Scientists have interpreted gullies around a martian crater seen in this Mars Orbital Camera image as evidence of recent running water. (NASA/Malin Space Systems photo)
by Staff Writers
Houston TX (SPX) Mar 16, 2006
A planetary scientist said Thursday that some gullies lining the sides of impact craters on Mars may have been caused by dry landslides, not running water.

Gwendolyn D. Bart of the University of Arizona in Tucson said she thinks it might be premature to conclude that certain recent Martian gullies made within the last million years on the sides of some craters were carved by water.

Her assertion counters hypotheses by scientists interpreting images from the Mars Orbital Camera taken five years ago. Writing in an issue of the journal Science, the scientists concluded from the images that liquid water flowed on the Martian surface relatively recently.

Bart told attendees at the 37th Lunar and Planetary Science Conference that craters on the Moon also have gullies that look exactly like their counterparts on Mars which means some other process could produce such features.
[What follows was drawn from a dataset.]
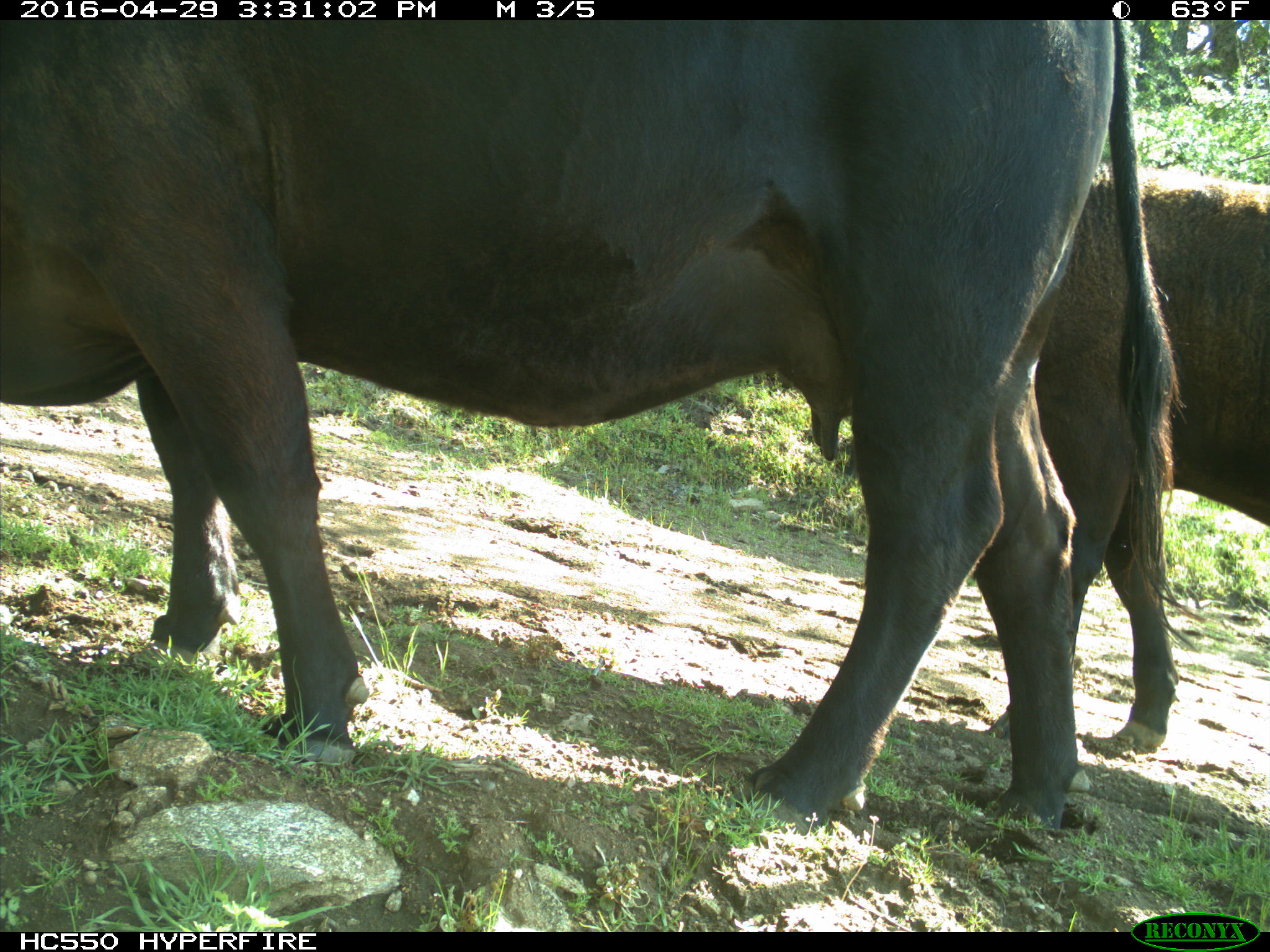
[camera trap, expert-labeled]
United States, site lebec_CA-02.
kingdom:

"We'd all like to find liquid water on Mars," Bart said. "That would be really, really exciting. If there were liquid water on Mars, humans wouldn't have to ship water from Earth when they go to explore the planet. That would be an enormous cost savings. And liquid water near the surface of Mars would greatly increase the chances for native life on Mars."

She said she heard a presentation last year by Allan Treiman of the Lunar and Planetary Institute, in which he suggested the Martian gullies might be dry landslides possibly instigated by the intense planetary wind.
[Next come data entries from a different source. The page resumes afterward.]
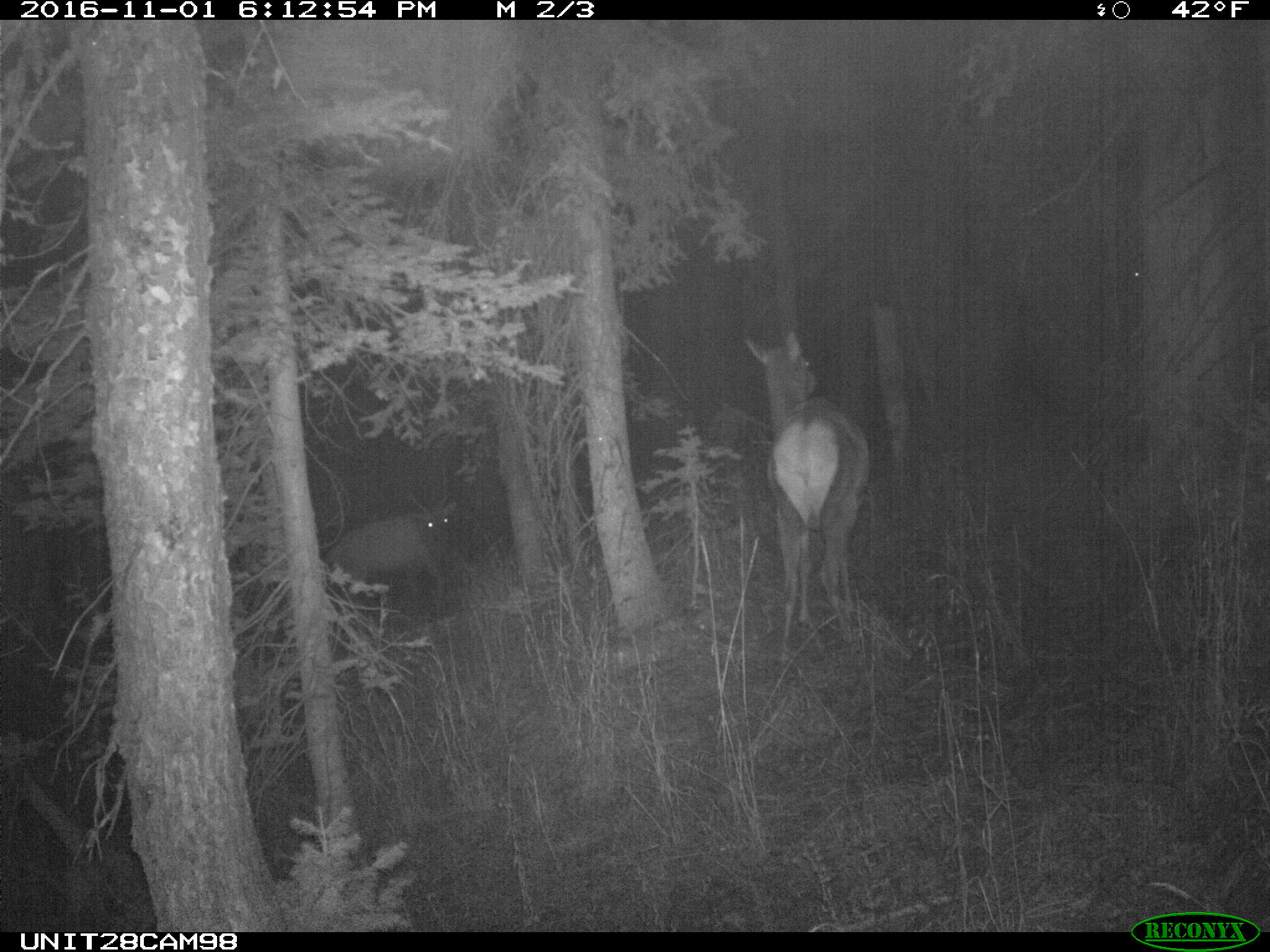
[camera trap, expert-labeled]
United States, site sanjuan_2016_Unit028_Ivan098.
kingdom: Animalia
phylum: Chordata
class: Mammalia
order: Artiodactyla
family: Cervidae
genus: Cervus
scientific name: Cervus elaphus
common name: red deer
Bart said she recently studied high-resolution images of the Lunar landscape taken in 1969, prior to the Apollo landings. "Totally by accident, I saw gullies that looked strikingly like the gullies on Mars," she explained. "If the dry-landslide hypothesis for the formation of Martian gullies is correct, we might expect to see similar features on the moon, where there is no water - we do."

She said Gullies in the moon's 10-mile-diameter (17 kilometer) crater Dawes are similar in structure and size to those in a Martian crater the MOC photographed. Micrometeorites hitting the smooth slopes and crater on the airless moon easily could trigger small avalanches that form gullies, Bart added.

The Martian gullies also resemble gullies on Earth that were formed by water, she noted. "My point is that you can't just look at the Mars gullies and assume they were formed by water. It may be, or may be not. We need another test to know."